JAKARTA – Federasi Serikat Pekerja Pertamina Bersatu (FSPPB) menyatakan akan terus berjuang menjaga kelangsungan bisnis PT Pertamina (Persero) dan keadulatan energi nasional untuk sebesar-besar kemakmuran rakyat. Berbagai upaya telah dilakukan sesuai dengan norma dan kaidah yang berlaku di negeri ini.

Salah satu bentuk perjuangan dan juga kontribusi FSPPB, yaitu dengan melakukan class action termasuk permohonan judicial review ke Mahkamah Konstitusi (MK) terkait restrukturisasi dan rencana privatisasi Pertamina.

“Semoga kami dapat menarik benan merah dan mempertimbangkan kembali Holding-Subholding dan IPO anak usaha Pertamina ini. Marilah para stakeholder saat ini mampu untuk berpikir sejenak tentang cita-cita para pendiri bangsa ketika mendirikan Pertamina. Jangan sampai lupa dan mengkhianati akan cita-cita para Founding Fathers yang telah mencetuskan konsep Pasal 33 UUD 1945,” kata Arie Gumilar, President FSPPB, dalam webinar “Kaji Ulang Holding-Subholding dan IPO Anak Usaha Inti Pertamina, Sabtu(31/7).

Pertamina adalah perusahaan minyak dan gas bumi yang dimiliki pemerintah Indonesia. Berdiri sejak 10 Desember 1957 dengan nama PT Permina, pada  1961 perusahaan ini berganti nama menjadi PN Permina dan setelah merger dengan PN Pertamin di tahun 1968 namanya berubah menjadi PN Pertamina.

Dengan bergulirnya UU No.8 Tahun 1971 sebutan perusahaan menjadi Pertamina yang terintegrasi dari hulu sampai ke hilir. Sebutan ini tetap dipakai setelah Pertamina berubah status hukumnya menjadi PT. Pertamina (Persero) pada tanggal 17 September 2003 berdasarkan UU Nomor 22 tahun 2001 tentang Minyak dan Gas Bumi. Sejak menjadi PT Pertamina (Persero) tahun 2003 sampai sekarang Struktur Organisasi PT. Pertamina (Persero) beberapa kali mengalami perubahan.

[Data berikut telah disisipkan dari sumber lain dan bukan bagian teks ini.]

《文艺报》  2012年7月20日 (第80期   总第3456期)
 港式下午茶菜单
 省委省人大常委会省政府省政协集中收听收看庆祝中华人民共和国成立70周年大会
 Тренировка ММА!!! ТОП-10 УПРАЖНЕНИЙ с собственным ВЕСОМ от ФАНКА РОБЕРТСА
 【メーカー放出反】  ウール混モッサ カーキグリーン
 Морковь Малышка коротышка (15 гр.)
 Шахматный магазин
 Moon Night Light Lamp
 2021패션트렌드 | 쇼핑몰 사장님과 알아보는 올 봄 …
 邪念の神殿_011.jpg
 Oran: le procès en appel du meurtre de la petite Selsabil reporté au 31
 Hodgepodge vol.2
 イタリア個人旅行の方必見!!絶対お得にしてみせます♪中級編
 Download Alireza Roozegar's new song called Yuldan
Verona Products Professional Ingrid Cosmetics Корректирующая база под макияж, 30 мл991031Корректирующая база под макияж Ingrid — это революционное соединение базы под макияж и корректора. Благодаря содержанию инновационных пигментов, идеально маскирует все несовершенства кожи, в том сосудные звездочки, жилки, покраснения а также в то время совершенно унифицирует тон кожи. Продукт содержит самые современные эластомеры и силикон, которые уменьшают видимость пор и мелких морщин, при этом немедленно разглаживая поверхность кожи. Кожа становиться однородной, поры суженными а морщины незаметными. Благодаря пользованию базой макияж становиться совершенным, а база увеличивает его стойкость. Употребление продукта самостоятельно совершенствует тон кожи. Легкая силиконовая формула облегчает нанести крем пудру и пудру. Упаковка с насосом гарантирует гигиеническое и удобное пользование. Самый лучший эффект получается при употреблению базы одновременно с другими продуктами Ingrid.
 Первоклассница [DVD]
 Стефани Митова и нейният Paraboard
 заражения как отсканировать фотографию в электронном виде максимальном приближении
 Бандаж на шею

Sebagai BUMN, Pertamina tunduk pada Undang-undang No. 19 Tahun 2003 tentang Badan Usaha Milik Negara yang bertujuan bukan hanya sekedar mengejar keuntungan dan memberikan sumbangan pada penerimaan negara namun BUMN adalah salah satu pelaku kegiatan ekonomi dalam perekonomian nasional berdasarkan demokrasi ekonomi memiliki peranan penting dalam penyelenggaraan perekonomian nasional guna mewujudkan kesejahteraan masyarakat sebagaimana diamanatkan oleh UUD 1945.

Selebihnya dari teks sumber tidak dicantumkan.